Every major games studio is now experimenting with artificial intelligence. From generating NPC dialogue to automating animation and video assets. AI is promising to speed up production and lower costs for developers.

According to Boston Consulting Group (BCG), the gaming industry finds itself at a crossroads…. Looking to gain the momentum it felt between 2017 and 2021, where revenue surged from $131 billion to $211 billion. And AI could be at the forefront of this pivotal moment. 

But as AI becomes central to how games are built, studios face a major challenge. Adopting automation without losing authenticity. For developers and retailers alike, this becomes a business concern that deserves close attention. Creativity sits at the heart of gaming, and the choices studios make today will influence what reaches players tomorrow. For the technology channel, this transformation means faster release cycles, broader product diversity, and a need for sharper forecasting.

A New Phase in Gaming’s Evolution

For most of gaming’s history, every era has been defined through visuals. Each generation has delivered stylistic, immersive worlds, such as the blocky charm of Minecraft to the cinematic realism of Red Dead Redemption 2. 

Now, the real change is happening behind the scenes. AI is reshaping how games are built and experienced. Development teams are using AI to handle time-consuming tasks such as vast world-building creation and animation. This frees artists to focus on what players remember – the design and storytelling.

Players are already seeing the benefits in their gameplay. AI lets games adapt or adjust difficulty based on players’ skill levels, or change dialogue based on a player’s choices. This makes gaming worlds feel realistic, responsive and more personal.

With budgets continuing to climb for gaming studios, these new features matter. AI gives studios breathing room to experiment. Smaller teams can take creative risks, and established developers can experiment and test new ideas without derailing production. However, efficiency and costs aren’t the only gains as AI is creating space for developers to be more ambitious than ever before.

Automation and Artistry

For all its promise, AI also brings creative risk. Gamers notice when a quest feels repetitive or when dialogue sounds mechanical. And if AI is used carelessly, developers risk losing authenticity.

That sense of care is what keeps players invested. Whether it’s hand drawn detail, or play-driven choices. Games like this show what happens when technology supports vision rather than replacing it.

That’s why the industry’s embrace of AI is such a gamble. Used well, AI can help developers create richer, more personalised worlds. But used carelessly, it risks stripping away the artistry that makes games memorable.
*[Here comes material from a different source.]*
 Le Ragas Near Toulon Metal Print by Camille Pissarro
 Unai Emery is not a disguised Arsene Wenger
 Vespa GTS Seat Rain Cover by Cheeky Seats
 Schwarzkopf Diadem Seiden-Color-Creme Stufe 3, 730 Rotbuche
The Ripple Effect Across the Supply Chain

As AI becomes a standard tool, development processes are speeding up and opening new creative possibilities. Independent studios now have access to the kind of production power once limited to major developers. That shift means faster pipelines and ultimately, more games reaching the market.

For retailers and resellers, this brings both opportunity and pressure. A consistent stream of releases can guarantee sales across the year, while lower production costs encourage more niche or experimental games that appeal to new audiences. Greater variety and volume benefits the market, but it also makes it harder to predict which games will break through.

Players are becoming more aware of how games are made and AI’s role in development. They’re starting to ask not only how a game plays, but also how it was built. Understanding the intent behind a studio’s use of AI – one that uses AI as a genuine creative tool and those that rely on it as a shortcut – will help retailers anticipate demand and spot the games with long-term potential.

The Right Way to Play the AI Game

The studios using AI most effectively have a few things in common. They keep AI in the background, using it to manage routine work, such as generating textures and landscapes, so creative teams can focus on narrative and emotional tone.

They also use AI to make experiences more personal. Thoughtful application of adaptive systems allows games to respond to individual play styles, adjusting difficulty and pacing to keep players engaged. This level of design deepens engagement and gives players a sense that the world responds to them personally.

Another area where AI is also making an impact is making games more inclusive. More than 400 million people around the world play with a disability, and new tools are expanding access – from adaptive controls to real-time translation that lets players connect across languages. As gaming becomes more diverse, the audience grows for everyone, including retailers, who can reach a larger, more engaged customer base.

When automation complements gaming artistry, it strengthens the relationship and trust between the developer and the player. Creativity becomes the main focus again, and that’s what keeps players loyal.

Balancing Innovation and Trust

AI is fast becoming integral to how games are conceived, built, and experienced — and that shift will reshape the entire value chain. For developers, success will come from balancing automation with artistry, ensuring that AI enhances creativity rather than replaces it.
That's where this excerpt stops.